What is needed:
The data is to be reproduced in full and without error.

(Items listed in a dataset)
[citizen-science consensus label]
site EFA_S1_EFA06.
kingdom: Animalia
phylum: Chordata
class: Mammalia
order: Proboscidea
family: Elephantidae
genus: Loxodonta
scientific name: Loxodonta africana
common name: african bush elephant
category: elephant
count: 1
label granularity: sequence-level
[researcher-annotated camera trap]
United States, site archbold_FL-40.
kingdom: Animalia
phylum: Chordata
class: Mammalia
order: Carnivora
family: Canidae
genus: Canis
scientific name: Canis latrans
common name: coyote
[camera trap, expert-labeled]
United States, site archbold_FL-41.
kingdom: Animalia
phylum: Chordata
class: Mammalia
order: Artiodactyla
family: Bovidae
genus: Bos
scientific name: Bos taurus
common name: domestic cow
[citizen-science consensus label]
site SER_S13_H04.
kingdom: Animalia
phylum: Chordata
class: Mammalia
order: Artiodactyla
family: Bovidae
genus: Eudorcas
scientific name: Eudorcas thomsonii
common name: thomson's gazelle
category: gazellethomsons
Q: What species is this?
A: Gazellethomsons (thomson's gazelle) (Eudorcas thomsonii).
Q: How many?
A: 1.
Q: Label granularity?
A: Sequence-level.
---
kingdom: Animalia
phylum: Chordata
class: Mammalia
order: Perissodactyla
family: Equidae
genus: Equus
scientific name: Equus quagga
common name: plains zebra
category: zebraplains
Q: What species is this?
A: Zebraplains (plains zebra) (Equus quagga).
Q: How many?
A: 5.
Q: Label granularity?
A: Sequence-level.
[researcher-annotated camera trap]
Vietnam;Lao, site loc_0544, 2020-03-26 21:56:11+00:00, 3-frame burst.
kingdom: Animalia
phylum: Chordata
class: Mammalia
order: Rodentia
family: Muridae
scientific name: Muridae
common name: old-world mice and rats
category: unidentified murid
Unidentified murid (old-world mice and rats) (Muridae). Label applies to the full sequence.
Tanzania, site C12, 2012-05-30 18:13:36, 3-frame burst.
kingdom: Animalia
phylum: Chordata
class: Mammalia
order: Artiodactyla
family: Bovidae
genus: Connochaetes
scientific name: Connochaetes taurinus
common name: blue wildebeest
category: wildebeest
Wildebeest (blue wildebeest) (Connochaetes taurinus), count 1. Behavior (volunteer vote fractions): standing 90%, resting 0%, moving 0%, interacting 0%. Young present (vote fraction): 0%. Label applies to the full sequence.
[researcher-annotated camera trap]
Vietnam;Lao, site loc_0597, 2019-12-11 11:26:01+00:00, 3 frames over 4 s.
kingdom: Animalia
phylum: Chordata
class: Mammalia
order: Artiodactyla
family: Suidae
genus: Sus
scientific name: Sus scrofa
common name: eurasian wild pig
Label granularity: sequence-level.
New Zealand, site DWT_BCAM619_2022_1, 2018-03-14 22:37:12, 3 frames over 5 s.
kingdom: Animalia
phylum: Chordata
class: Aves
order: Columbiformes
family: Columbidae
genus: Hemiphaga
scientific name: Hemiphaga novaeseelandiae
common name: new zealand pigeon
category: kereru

Exercise answer:
[citizen-science consensus label]
site EFA_S1_EFA06.
kingdom: Animalia
phylum: Chordata
class: Mammalia
order: Proboscidea
family: Elephantidae
genus: Loxodonta
scientific name: Loxodonta africana
common name: african bush elephant
category: elephant
count: 1
label granularity: sequence-level
[researcher-annotated camera trap]
United States, site archbold_FL-40.
kingdom: Animalia
phylum: Chordata
class: Mammalia
order: Carnivora
family: Canidae
genus: Canis
scientific name: Canis latrans
common name: coyote
[camera trap, expert-labeled]
United States, site archbold_FL-41.
kingdom: Animalia
phylum: Chordata
class: Mammalia
order: Artiodactyla
family: Bovidae
genus: Bos
scientific name: Bos taurus
common name: domestic cow
[citizen-science consensus label]
site SER_S13_H04.
kingdom: Animalia
phylum: Chordata
class: Mammalia
order: Artiodactyla
family: Bovidae
genus: Eudorcas
scientific name: Eudorcas thomsonii
common name: thomson's gazelle
category: gazellethomsons
Q: What species is this?
A: Gazellethomsons (thomson's gazelle) (Eudorcas thomsonii).
Q: How many?
A: 1.
Q: Label granularity?
A: Sequence-level.
---
kingdom: Animalia
phylum: Chordata
class: Mammalia
order: Perissodactyla
family: Equidae
genus: Equus
scientific name: Equus quagga
common name: plains zebra
category: zebraplains
Q: What species is this?
A: Zebraplains (plains zebra) (Equus quagga).
Q: How many?
A: 5.
Q: Label granularity?
A: Sequence-level.
[researcher-annotated camera trap]
Vietnam;Lao, site loc_0544, 2020-03-26 21:56:11+00:00, 3-frame burst.
kingdom: Animalia
phylum: Chordata
class: Mammalia
order: Rodentia
family: Muridae
scientific name: Muridae
common name: old-world mice and rats
category: unidentified murid
Unidentified murid (old-world mice and rats) (Muridae). Label applies to the full sequence.
Tanzania, site C12, 2012-05-30 18:13:36, 3-frame burst.
kingdom: Animalia
phylum: Chordata
class: Mammalia
order: Artiodactyla
family: Bovidae
genus: Connochaetes
scientific name: Connochaetes taurinus
common name: blue wildebeest
category: wildebeest
Wildebeest (blue wildebeest) (Connochaetes taurinus), count 1. Behavior (volunteer vote fractions): standing 90%, resting 0%, moving 0%, interacting 0%. Young present (vote fraction): 0%. Label applies to the full sequence.
[researcher-annotated camera trap]
Vietnam;Lao, site loc_0597, 2019-12-11 11:26:01+00:00, 3 frames over 4 s.
kingdom: Animalia
phylum: Chordata
class: Mammalia
order: Artiodactyla
family: Suidae
genus: Sus
scientific name: Sus scrofa
common name: eurasian wild pig
Label granularity: sequence-level.
New Zealand, site DWT_BCAM619_2022_1, 2018-03-14 22:37:12, 3 frames over 5 s.
kingdom: Animalia
phylum: Chordata
class: Aves
order: Columbiformes
family: Columbidae
genus: Hemiphaga
scientific name: Hemiphaga novaeseelandiae
common name: new zealand pigeon
category: kereru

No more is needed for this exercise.